After Lanita left, Joanna, too, said good-bye to her mother and started back to the Parker ranch for the evening's egg gathering, her thoughts heavy with the notion of her friend Clova Cherry abusing her children
Chapter 5
At the Parker ranch, Joanna met Clova just as she was sliding out of her dusty pickup in front of the garage. Joanna parked her own pickup behind Clova's and slid out, eager to hear a report on Lane's co
ndition. "Hi. How's everything in Lubbock?"
Clova shook her head. "It don't look good, hon. Lane's in real bad shape. They still got him in that ICU place. I don't know what to think o' that leg. They got it screwed together with nuts and bolts. I just wonder if he's gonna end up crippled." She closed her pickup door quietly, a woman resigned to accept whatever fate handed her.
"Don't believe the worst,” Joanna said. “It takes a few days before they can tell what's what."
Clova looked off in a distant stare. "If he lives through this, I 'magine they're gonna charge him with drunk drivin'."
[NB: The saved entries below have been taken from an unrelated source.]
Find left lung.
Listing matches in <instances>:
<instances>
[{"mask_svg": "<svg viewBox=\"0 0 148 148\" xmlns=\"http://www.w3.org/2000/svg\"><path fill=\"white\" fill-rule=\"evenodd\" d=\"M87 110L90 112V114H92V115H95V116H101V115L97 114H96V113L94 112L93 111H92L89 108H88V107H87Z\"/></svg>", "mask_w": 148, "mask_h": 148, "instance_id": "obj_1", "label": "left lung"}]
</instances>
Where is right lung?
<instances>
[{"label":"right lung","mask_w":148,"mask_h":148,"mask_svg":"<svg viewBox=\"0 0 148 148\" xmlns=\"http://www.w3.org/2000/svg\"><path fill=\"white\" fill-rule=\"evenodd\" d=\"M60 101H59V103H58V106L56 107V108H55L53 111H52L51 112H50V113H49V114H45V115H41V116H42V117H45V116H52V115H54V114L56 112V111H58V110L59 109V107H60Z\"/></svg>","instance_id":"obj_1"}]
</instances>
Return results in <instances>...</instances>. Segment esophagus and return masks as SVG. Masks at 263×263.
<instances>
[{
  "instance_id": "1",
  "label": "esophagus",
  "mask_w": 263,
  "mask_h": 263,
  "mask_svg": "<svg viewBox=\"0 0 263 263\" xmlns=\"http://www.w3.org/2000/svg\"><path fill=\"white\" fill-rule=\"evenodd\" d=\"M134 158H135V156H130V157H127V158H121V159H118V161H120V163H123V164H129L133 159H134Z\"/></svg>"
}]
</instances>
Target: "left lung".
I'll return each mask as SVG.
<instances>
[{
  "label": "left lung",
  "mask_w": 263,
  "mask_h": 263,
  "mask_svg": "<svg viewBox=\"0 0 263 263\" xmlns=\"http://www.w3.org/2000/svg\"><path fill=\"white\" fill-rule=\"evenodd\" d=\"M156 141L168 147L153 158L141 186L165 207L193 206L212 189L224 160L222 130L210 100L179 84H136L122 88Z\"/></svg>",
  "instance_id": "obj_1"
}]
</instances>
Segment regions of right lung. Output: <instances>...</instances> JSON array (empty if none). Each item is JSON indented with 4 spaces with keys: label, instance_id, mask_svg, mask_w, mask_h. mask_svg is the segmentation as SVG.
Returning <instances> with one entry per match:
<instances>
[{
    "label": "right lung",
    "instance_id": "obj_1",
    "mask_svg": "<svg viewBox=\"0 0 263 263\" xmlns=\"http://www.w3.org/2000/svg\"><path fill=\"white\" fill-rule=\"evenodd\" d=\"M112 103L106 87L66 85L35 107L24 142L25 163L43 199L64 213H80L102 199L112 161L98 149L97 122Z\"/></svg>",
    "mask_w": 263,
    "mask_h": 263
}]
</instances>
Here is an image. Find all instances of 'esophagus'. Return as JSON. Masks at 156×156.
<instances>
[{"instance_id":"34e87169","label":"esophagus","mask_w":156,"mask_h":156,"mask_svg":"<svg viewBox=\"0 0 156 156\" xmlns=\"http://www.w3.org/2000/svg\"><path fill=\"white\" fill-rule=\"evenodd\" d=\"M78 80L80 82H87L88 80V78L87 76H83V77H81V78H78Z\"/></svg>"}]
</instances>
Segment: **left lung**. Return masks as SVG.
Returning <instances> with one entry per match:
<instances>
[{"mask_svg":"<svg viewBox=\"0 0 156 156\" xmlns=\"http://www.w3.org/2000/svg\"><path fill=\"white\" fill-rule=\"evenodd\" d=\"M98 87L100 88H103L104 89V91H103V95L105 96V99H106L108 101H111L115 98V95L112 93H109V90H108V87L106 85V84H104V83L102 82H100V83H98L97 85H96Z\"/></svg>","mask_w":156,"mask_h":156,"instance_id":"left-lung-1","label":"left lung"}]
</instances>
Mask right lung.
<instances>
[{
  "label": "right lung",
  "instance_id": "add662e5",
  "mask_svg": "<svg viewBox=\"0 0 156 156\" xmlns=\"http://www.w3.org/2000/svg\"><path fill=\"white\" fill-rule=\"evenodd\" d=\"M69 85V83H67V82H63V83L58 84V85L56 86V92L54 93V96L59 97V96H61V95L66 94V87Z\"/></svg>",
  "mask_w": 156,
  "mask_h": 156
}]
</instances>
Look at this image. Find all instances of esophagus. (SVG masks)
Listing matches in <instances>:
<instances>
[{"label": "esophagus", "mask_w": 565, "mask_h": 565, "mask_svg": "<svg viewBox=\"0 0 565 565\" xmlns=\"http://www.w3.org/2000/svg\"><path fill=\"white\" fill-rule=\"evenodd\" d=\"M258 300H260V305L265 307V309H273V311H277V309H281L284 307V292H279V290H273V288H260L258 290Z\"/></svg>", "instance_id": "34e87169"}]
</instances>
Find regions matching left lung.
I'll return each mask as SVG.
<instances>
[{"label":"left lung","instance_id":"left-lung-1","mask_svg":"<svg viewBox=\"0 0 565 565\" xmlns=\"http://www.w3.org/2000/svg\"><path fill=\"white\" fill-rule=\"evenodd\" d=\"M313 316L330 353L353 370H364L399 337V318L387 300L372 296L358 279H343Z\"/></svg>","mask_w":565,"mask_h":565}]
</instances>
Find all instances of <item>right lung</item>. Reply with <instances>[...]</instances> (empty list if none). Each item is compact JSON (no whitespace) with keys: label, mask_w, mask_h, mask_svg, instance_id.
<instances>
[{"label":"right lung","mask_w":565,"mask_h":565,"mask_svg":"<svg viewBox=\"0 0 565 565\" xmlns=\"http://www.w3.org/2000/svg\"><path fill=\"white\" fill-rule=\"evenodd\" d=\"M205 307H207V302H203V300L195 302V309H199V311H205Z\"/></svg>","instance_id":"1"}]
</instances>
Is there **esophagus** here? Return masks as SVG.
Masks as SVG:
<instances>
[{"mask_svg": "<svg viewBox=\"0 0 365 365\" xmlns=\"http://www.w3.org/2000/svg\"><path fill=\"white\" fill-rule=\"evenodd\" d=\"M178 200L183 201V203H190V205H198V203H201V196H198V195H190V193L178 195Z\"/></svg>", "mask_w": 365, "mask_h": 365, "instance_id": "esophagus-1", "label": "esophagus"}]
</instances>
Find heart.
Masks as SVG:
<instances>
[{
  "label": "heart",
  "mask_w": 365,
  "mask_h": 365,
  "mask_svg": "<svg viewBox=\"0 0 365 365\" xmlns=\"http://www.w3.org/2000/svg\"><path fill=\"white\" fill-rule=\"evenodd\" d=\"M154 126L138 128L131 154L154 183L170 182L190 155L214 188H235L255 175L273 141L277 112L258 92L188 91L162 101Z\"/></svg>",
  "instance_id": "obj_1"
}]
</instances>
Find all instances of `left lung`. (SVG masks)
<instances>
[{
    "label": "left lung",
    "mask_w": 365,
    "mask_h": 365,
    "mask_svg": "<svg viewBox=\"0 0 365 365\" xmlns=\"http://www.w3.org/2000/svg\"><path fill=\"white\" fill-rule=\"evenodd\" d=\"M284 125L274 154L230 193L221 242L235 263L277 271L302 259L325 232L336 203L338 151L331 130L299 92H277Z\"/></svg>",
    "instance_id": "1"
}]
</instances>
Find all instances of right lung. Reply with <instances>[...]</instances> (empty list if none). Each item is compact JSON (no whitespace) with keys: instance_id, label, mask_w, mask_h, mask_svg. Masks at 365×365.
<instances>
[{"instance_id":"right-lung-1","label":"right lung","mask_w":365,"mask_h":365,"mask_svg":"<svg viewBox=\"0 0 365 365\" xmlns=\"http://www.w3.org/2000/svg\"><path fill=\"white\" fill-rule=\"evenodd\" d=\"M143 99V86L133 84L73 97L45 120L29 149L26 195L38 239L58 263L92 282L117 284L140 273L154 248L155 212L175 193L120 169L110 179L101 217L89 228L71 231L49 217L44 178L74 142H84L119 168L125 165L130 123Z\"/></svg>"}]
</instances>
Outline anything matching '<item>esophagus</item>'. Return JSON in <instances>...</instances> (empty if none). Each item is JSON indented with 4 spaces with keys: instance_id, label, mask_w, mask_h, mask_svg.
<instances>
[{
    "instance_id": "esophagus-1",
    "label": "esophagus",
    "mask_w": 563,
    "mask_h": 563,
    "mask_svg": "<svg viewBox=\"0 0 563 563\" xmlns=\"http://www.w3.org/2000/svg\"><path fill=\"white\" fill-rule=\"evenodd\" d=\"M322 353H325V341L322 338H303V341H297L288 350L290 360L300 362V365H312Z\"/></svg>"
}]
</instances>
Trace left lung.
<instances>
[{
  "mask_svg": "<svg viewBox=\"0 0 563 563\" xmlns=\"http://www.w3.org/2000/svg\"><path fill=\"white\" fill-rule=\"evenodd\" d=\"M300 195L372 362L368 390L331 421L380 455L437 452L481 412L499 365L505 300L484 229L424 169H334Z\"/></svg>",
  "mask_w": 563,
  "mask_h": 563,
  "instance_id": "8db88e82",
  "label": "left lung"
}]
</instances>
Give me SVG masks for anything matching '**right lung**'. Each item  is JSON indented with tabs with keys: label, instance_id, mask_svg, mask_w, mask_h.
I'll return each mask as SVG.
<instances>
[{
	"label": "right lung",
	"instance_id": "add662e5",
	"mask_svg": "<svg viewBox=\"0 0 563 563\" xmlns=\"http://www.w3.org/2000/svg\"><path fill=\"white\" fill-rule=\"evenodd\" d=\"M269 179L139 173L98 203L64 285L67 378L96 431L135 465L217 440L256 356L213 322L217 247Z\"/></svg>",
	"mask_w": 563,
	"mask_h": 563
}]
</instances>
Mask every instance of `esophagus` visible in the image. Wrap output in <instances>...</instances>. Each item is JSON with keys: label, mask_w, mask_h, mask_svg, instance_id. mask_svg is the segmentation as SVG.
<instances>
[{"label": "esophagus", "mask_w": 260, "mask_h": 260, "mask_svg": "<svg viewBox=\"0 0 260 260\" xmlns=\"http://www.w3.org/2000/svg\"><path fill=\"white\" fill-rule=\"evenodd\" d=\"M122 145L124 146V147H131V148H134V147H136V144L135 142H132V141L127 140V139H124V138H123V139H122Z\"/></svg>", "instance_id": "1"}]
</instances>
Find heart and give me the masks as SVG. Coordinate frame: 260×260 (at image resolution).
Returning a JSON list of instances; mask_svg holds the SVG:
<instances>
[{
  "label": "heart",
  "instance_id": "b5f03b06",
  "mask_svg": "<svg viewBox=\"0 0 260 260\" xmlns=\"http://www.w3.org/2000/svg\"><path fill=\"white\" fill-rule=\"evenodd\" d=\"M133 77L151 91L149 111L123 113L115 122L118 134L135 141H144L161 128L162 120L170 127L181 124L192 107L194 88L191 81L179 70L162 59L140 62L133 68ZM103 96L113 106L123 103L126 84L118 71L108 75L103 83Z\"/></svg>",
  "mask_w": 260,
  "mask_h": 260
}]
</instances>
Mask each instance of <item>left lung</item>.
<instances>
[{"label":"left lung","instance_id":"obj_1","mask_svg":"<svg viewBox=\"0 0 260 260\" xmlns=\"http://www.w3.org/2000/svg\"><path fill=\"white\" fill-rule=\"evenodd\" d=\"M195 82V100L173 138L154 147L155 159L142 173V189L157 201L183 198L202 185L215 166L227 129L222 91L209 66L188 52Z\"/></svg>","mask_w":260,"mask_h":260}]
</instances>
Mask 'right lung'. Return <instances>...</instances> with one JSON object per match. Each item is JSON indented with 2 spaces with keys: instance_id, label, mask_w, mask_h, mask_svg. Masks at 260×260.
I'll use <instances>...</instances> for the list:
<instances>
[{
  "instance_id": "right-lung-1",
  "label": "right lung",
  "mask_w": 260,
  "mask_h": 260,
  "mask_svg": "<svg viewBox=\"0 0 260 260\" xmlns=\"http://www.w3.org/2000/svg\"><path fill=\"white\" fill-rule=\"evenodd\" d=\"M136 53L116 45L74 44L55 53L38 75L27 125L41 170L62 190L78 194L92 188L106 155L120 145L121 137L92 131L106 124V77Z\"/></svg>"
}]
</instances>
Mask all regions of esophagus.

Joanna couldn't guess what memories that possibility aroused after Clova’s husband had died in a drunk driving accident. "Really?"
Clova nodded. "This ain't his first time, you know. I got to get him a lawyer. Can't afford to have him in jail. If it was our sheriff that was handlin' it, I wouldn't be so worried, but it's the DPS. Them state cops ain't gonna look the other way."
"I know," Joanna said, trying to appear sympathetic. But in truth, in her opinion, if Lane really had been drunk enough to hit a power pole and roll his pickup into the ditch, he had no business behind the wheel. Only blind luck had kept him from colliding with another vehicle. "Look, I’ve got to gather the eggs. Are you up to walking with me?"
"I'll walk a little piece with you."
Joanna ambled toward the egg-washing room with Clova beside her, her hands stuffed into her jeans pockets.
"Up to the hospital," Clova said, "I had to meet with a woman in the bookkeepin' department. When I told her Lane didn't have no insurance, she got testy with me about payin' the bill, and I said, 'What're you gonna do, kick him out on the sidewalk?'" Clova gave a humorless chuckle. "You'd think bill collectors would take Sunday off."
"How did you resolve it?" Joanna asked, knowing the last thing the Lazy P could afford was an expensive hospital bill.
"I told her I'd pay 'em when we sell the yearlin’s."
Joanna's brow arched and she blinked. Depending on how much Lane's bill was, that could leave Clova without funds to get through the winter.